Syreeta McFadden in The Atlantic:
I think a lot about Toni Morrison’s 1993 Nobel Prize lecture. Morrison, who died last week at the age of 88, was one of the nation’s most revered novelists and thinkers, and has left behind an immense opus that has generated renewed interest. Her acceptance speech serves as a prescient reference to the fact that journalists and political leaders today are wrestling with the language necessary to describe the social and political chaos ignited by the Trump administration. It also doubled as a rebuke to detractors flummoxed that Morrison, who wrote inimitable novels about African American life, was being honored with the highest literary prize in the world. In her talk, she invited the audience to engage in an imaginative thought-game, offering a parable of an old blind woman confronted by petulant children. Her speech, though literary and political in nature, outlines the function of language beyond the boundaries of academia and politics.
The parable begins as such: A group of kids sets out to visit an elderly wise woman, a purported oracle who lives at the edge of town, to prove her powers fraudulent. In Morrison’s retelling, this woman, an American descendant of enslaved black people, attracts these child visitors because “the intelligence of rural prophets is the source of much amusement.” One of the children demands of her: “Old woman, I hold in my hand a bird. Tell me whether it is living or dead.” The old woman, aware of their intent, does not answer, and after a beat she admonishes them for exploiting her blindness—the one difference between them. She tells them that she doesn’t know whether the bird is living or dead, but only that it is in their hands. “Her answer can be taken to mean: If it is dead, you have either found it that way or you have killed it. If it is alive, you can still kill it,” Morrison explained. “Whether it is to stay alive, it is your decision.
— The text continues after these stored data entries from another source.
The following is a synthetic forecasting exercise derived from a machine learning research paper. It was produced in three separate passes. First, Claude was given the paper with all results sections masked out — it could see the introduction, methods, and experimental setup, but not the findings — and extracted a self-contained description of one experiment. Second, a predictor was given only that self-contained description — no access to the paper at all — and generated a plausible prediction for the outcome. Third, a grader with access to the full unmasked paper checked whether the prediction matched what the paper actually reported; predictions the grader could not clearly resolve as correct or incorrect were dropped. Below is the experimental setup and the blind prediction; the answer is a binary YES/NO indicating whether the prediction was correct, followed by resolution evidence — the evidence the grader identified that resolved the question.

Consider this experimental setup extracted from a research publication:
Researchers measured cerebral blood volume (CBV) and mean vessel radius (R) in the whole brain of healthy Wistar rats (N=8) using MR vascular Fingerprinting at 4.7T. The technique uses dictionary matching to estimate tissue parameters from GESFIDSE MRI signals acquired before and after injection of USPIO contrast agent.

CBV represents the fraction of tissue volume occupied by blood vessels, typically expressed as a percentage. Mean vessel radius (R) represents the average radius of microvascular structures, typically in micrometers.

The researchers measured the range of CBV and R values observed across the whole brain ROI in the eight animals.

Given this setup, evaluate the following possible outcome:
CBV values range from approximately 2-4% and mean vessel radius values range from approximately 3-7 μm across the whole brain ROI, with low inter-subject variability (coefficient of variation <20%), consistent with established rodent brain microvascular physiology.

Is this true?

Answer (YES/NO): NO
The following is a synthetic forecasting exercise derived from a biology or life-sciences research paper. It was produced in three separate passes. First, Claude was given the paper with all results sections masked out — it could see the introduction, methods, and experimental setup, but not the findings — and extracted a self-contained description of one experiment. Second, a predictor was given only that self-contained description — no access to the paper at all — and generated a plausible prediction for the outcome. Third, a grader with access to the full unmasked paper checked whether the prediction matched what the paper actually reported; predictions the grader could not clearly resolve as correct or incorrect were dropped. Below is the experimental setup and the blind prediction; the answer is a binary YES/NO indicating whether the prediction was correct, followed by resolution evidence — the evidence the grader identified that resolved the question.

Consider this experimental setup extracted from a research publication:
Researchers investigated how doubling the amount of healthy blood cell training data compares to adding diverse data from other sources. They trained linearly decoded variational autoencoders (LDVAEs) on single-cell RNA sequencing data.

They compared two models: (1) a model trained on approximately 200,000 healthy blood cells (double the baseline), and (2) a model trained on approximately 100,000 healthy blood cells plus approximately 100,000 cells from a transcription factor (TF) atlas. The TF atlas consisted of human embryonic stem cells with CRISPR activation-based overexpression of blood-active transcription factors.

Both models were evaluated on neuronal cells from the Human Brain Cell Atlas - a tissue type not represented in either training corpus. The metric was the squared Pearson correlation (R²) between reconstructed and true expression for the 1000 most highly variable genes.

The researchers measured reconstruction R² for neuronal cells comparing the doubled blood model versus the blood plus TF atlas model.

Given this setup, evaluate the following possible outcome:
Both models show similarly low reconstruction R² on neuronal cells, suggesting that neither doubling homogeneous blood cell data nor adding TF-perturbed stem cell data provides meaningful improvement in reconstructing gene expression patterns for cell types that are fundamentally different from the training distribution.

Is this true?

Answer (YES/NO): NO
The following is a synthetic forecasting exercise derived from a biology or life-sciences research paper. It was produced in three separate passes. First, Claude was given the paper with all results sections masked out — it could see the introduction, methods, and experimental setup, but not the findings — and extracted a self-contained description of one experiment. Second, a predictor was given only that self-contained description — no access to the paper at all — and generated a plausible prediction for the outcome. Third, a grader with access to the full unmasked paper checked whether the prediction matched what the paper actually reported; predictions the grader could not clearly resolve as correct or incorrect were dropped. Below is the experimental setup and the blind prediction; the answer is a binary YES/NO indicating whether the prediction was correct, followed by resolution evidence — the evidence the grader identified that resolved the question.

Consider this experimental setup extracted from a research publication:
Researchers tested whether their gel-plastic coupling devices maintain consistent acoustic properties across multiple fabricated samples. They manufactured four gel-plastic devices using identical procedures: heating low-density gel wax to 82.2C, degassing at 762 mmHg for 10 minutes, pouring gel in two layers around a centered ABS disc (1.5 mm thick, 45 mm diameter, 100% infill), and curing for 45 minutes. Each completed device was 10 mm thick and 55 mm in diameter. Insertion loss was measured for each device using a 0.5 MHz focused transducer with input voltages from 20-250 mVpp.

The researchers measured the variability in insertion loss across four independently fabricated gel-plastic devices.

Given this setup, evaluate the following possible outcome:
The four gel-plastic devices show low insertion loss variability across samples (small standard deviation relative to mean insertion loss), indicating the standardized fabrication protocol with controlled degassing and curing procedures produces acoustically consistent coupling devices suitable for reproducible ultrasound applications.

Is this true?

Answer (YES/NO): YES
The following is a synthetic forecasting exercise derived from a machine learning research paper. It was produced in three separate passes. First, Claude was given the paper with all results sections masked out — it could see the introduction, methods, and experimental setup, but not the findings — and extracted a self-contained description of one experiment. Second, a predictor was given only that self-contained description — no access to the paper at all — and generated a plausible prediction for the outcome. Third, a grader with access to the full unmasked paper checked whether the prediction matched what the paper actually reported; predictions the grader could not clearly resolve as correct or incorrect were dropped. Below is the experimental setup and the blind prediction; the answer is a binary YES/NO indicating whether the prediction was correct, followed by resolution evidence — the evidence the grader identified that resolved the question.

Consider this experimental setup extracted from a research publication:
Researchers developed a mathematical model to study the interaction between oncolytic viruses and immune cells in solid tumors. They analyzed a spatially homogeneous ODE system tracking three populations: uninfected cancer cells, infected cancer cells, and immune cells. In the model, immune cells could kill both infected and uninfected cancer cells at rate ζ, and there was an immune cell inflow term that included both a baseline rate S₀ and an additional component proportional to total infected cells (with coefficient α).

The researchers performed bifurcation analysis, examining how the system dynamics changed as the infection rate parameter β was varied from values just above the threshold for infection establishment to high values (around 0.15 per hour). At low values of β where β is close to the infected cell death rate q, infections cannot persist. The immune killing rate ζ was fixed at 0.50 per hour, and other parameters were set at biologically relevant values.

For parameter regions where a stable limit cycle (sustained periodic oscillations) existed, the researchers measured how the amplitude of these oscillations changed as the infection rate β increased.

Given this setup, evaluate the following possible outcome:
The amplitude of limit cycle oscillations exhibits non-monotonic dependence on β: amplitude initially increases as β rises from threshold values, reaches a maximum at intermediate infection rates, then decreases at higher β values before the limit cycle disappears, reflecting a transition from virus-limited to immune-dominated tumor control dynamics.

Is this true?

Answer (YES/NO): NO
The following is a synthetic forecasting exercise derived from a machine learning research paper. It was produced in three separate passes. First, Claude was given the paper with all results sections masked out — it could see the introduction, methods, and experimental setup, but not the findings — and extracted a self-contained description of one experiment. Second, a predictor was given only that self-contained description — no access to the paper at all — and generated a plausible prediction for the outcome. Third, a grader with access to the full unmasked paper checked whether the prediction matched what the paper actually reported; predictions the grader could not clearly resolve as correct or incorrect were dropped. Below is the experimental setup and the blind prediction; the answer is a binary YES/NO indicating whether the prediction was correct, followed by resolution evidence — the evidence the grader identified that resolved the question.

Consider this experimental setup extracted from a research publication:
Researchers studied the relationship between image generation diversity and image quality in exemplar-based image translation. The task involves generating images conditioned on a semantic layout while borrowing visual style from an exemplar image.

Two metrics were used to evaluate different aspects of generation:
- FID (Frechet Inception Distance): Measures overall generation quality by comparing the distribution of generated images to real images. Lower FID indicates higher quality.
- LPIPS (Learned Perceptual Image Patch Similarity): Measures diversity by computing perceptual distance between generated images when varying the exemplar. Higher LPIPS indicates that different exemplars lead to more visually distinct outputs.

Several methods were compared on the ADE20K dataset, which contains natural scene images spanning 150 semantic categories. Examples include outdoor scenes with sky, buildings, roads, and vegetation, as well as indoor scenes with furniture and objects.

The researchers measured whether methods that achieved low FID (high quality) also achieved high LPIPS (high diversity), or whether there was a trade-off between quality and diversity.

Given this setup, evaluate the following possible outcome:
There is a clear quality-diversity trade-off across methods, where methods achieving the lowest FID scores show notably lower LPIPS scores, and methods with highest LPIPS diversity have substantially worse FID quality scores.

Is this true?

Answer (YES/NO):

Whatever the case, it is your responsibility.”
For Morrison, the “bird” was language, and she warned that everyone is culpable for the precarity of language in civil society. “When language dies, out of carelessness, disuse, indifference and absence of esteem, or killed by fiat,” she continued, “not only she herself, but all users and makers are accountable for its demise.” Through this address, Morrison slyly swiped at the national discourse at the time, which focused on how language should be used to define social, cultural, and political realities.